In section 3.3, the diagram key shows what the different line styles represent,
but not the different shapes.
...
5.1 Entity
In sections 4 and 5.1, I think the definition of Entity, and its distinction as
a "characterized thing" is unhelpful and confusing. It is not clear to me what
the distinction of being "characterized" means in any formal sense. There has
been a lot of discussion on the mailing list about this, but I haven't see a
single argument that shows why it is *needed* to distinguish an "Entity" in any
way from anything that can be identified; i.e. any web resource.

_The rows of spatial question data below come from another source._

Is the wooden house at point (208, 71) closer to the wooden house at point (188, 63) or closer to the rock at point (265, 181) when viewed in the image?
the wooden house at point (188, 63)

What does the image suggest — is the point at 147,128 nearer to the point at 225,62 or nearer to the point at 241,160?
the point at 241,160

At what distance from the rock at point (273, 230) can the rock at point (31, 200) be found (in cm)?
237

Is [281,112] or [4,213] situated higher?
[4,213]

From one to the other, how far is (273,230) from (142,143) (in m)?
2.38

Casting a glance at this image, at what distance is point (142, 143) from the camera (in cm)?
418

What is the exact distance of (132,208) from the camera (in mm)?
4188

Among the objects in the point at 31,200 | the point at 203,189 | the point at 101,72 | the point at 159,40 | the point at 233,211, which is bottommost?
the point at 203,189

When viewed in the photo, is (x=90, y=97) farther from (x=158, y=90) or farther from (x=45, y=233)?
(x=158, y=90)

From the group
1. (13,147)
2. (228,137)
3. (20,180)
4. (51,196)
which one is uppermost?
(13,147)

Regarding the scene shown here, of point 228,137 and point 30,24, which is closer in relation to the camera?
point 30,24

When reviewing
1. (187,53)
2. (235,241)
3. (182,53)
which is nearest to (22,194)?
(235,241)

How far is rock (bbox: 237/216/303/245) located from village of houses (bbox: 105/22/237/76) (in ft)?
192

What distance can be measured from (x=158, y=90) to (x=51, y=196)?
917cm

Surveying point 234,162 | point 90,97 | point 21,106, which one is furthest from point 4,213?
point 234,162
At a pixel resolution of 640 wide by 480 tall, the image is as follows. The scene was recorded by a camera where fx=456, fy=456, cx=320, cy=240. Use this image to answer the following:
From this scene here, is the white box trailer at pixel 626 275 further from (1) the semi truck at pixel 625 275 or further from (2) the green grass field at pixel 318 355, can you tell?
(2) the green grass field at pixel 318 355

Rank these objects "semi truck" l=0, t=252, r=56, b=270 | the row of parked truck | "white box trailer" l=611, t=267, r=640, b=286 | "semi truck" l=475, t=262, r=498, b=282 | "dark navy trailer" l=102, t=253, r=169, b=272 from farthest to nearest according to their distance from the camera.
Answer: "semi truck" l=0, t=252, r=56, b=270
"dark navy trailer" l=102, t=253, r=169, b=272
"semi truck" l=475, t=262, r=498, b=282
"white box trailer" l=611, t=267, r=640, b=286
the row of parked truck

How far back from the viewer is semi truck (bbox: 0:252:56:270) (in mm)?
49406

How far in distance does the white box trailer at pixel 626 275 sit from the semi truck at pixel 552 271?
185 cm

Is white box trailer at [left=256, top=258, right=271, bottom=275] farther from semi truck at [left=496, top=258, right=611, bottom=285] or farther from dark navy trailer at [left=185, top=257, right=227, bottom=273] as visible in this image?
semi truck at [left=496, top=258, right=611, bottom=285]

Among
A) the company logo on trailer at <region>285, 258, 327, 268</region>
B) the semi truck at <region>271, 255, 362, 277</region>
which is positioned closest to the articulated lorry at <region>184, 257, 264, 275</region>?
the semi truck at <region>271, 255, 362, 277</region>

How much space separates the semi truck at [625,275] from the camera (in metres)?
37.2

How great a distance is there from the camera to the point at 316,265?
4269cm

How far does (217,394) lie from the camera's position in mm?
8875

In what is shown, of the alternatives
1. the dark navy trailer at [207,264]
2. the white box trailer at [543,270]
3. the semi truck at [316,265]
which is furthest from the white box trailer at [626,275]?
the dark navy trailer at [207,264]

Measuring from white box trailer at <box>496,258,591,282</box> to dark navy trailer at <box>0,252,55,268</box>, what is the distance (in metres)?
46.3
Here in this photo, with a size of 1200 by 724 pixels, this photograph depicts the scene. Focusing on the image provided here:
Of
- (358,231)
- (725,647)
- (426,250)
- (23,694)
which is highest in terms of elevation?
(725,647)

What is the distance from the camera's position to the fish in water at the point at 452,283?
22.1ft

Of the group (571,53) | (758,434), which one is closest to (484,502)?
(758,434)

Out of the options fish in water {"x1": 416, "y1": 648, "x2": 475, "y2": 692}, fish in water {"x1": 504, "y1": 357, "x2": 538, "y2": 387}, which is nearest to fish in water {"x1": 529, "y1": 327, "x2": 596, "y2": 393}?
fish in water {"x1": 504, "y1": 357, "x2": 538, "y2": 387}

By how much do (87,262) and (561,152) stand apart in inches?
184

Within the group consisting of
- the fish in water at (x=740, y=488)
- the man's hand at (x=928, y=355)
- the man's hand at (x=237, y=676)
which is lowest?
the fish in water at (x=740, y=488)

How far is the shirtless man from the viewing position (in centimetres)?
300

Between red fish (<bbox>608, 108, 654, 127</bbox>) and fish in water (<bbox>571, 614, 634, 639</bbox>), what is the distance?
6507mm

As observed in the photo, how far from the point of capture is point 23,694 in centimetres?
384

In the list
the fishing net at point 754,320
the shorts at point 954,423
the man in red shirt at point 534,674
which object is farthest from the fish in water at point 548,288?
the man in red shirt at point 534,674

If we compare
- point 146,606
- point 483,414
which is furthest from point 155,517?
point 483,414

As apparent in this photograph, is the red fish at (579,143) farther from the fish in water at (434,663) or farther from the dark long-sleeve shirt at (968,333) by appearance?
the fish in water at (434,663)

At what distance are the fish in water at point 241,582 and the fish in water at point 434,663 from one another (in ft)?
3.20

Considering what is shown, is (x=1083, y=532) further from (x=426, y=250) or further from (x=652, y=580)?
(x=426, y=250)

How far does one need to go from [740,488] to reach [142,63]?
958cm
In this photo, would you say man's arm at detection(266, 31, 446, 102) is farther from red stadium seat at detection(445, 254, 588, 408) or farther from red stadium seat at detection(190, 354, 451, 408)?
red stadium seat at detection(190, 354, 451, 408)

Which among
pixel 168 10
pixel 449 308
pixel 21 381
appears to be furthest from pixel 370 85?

It seems to me that the primitive provenance assertions one might make about an
"Entity" (e.g. dc:creator, doap:release, to use examples from OPMV) can be made
regardless of any claim that the Entity is a "characterized thing". Similarly,
I see no breakage arising from appropriate application of provenance relations
(such as derivedFrom, generatedBy, etc.) to arbitrary entities. Using RDF, the
normal approach would be to infer from the existence of such relations some
information about the type of the things they relate. If they are used
inappropriately, the resulting expression may disagree with reality, or be
unsatisfiable - we can't stop people from making nonsense statements on the web.
....
5.8 isComplementOf
I struggle to understand from the text what practical application there is for
the isComplementOf relation. From mailing list discussion, I come to an
understanding that it might be useful for talking about different provenance
accounts, to understand when they are referring to the same underlying thing
("Royal Society", etc.)
But I find the description given is somewhat complicated and confusing, in part
because of the enforced distinction between things and "Entities". I find it
much more natural to think of views (i.e. where I think we started out with
"IVPof") where different accounts may use different views (roughly corresponding
to different observational constraints) of some thing, which can themselves be
seen as things (e.g. in the examples given M1, M2, etc might be things
corresponding to "Royal Society" in the period(s) when its membership was as
indicated in each case, or L1, L2, etc, corresponding to it being located at
specific places. The "established on" view could be considered as the
underlying "Royal Society" itself, as that never changes.
From this notion of "view", the "complementOf" relation is easily derived: if
two things are both views of some underlying thing, then they are complementOf
each other.
This all seems much simpler, more intuitive and less complicated to me than the
contortions used to explain complementOf in terms of "characterized entities"
and attributes.
....
5.16 Provenance container
Leaving aside, for now, the notion of accounts, I find this concept completely
unnecessary. Further, it is defined as having a set of "provenance constructs",
but I see no defined concept for these, so the definition given is incomplete.
I think it would be easier to have a "Provenance expression" (roughly
corresponding to an RDF expression) that is a provenance assertion about some
thing or things, which can be evaluated to be true or false. At this level, I
see no need for having any kind of visibility of the inside of such an
expression looks like. The main requirement to be a valid provenance expression
is that it is not dependent on any ways in which the referenced thing or things
may vary (i.e. talks only about invariant aspects of the thing(s)).
I accept some form of containment is needed for accounts, as it is important for
some purposes to be able to consider them separately - but I can't see why that
containment isn't just part of what it is to be an account.
My message to Daniel
(http://lists.w3.org/Archives/Public/public-prov-wg/2011Aug/0242.html) expands a
little on how I see this.
....
In summary: I've tried to focus in high-level issues that I think make this
provenance model document difficult to understand, hence difficult to use in
discussion of other areas of the provenance WG discussion, and which I also fear
may have the effect of it being ignored by developers in favour of simpler
specifications like OPMV:
- I think a short, high-level overview is needed to illustrate how the various
ideas work together
- I think that too much formality is invoked too early on in the document, and
that the formalism used is inadequately described. Also, I note that the
formalism is applied to the examples, not to the definitions themselves, which
seems a little odd to me.
- I think the definition of "Entity" is unnecessarily complex, and has been
giving rise to much confusion in working group discussions.
- I think the definition of "Entity" gives rise to an over-complicated
definition of "complementOf". I think the original notion of "IPVof" was more
useful, and got lost along the way.
- I think the notion of provenance containers as a separate concept is not
needed, and that a simpler concept of provenance expression (or assertion),
which is just another "thing", could be all that is needed. Accounts could then
be implicit containers for provenance expressions.
#g
--
Received on Thursday, 25 August 2011 17:05:25 UTC